|Introduction and Specifications|
|We've often spoken about the future of SSD technology eventually evolving away from "bridged" interfaces like SATA and SAS, to direct-attached, native interfaces like PCI Express. It just makes sense. With the ultra-fast random access times and high IO bandwidth of solid state storage, it's not the storage media itself that's the limiting factor, rather, non-native interfaces get in the way and become the bottleneck. A SAS or SATA controller still has to have its protocol translated over to PCIe so the host can talk to it, which wastes precious bandwidth and adds latency.
Most of the PCIe SSD cards on the market today, with the exception of products from Fusion-io, still rely on SATA or SAS-based NAND controllers to interface on the backend of the device to the NAND array. PCIe cards from OCZ, Intel, LSI and others use controllers from LSI SandForce or the like. Fusion-io was the first company to introduce a true native PCI Express to NAND Flash controller-processor employed in their products, though Micron has also been cooking up their own native PCIe SSD technology for some time now.
Today we're looking at the Micron P320h, a PCI Express SSD that was introduced to the market well over a year ago and has actually been shipping to OEM customers for some time, but is just now hitting the market for general availability. Micron partnered with IDT, a veteran semiconductor manufacturer out of San Jose that specializes in high speed serial switching and memory interface technology, for co-development of the product. A match made in high bandwidth heaven, between a bellwether memory giant and a cutting-edge high speed logic manufacturer? Perhaps. Read on as we find out.
The primary difference in what Micron and IDT have partnered together to build, versus what Fusion-io has developed, is that the co-developed Micron-IDT solution is a ground-up custom ASIC design, whereas Fusion-io relies on FPGAs (Field Programmable Gate Arrays) to implement their technology. At least in theory, there is a high degree of hand tuning involved in custom ASIC (Application Specific Integrated Circuit) design implementations, versus programmable logic (FPGA) chips. The latter of which, from a volume production standpoint, is also generally more costly as well. (Full disclosure: I used to work for IDT as a Field Sales Engineer.)
The IDT ASIC follows the emerging NVMe standard of optimized PCI Express SSD Interfaces. IDT purpose-built this ASIC with Micron for their application but also has a number of similar devices available now on the open market. The 89HF3208 is a 32 channel NAND controller with a X8 PCI Express interface that is both Gen 2 and Gen 3 compatible, though Micron's P320h card is currently only validated for Gen 2 operation. The IDT 89HF3208 is a rather large 1517 pin FCBGA (Flip Chip Ball Grid Array) packaged device, which is understandable with a 32 channel NAND memory controller on board.

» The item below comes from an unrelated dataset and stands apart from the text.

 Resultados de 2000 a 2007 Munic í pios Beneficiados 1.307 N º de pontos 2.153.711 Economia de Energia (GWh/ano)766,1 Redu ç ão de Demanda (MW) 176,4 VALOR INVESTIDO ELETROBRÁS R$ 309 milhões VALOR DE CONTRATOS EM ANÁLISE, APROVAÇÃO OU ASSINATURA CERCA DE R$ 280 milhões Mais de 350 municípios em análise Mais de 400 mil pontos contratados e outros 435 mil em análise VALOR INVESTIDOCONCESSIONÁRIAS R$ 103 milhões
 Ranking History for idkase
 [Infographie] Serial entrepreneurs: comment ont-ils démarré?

Regardless, the net result of what Micron and IDT have pulled together here is a X8 PCI Express SSD that claims monster performance numbers of up to 785K IOPs for reads and 205K IOPs for writes, along with over 3GB/s and 1.9GB/s read/write bandwidth, respectively.
The Micron P320h isn't cheap though. At a one piece price of $6995, this is an SLC (Single Level Cell) NAND solution that is squarely targeted at high availability, high throughput data center and enterprise applications. Let's take a closer look at what makes the Micron P320h tick.
|Micron P320h PCIe SSD Up Close|
|The Micron P320h is a rather elegant half height, half length design that will fit in a number of chassis form factors from full height ATX boxes to 2U servers or 1U servers with a riser card. Micron provides backplane brackets for both half or full height setups (full height seen below).
The card has a rather small heatsink mounted atop the IDT ASIC. Micron notes the card requires minimal airflow, specifically 1.5m/s or 300 LFM. In a server chassis especially, this isn't an issue. The 700GiB card we tested is compromised of a base board and two daughter cards, each with 250GiB of Micron 34nm SLC NAND on them. In total the P320h 700GiB card has a full 1TB of memory on board, the excess of which is used for wear-leveling, parity data and maintenance. Since the drive is based on SLC NAND technology, it has a very high lifetime endurance specification of 25PB, which is almost two times that of Intel's MLC-based SSD 910, for example. Unfortunately, SLC NAND, as we noted earlier, also comes at a significant price premium, especially in 34nm manufacturing process technology. In the future, Micron plans to release 25nm SLC NAND memory, which should help mitigate cost significantly.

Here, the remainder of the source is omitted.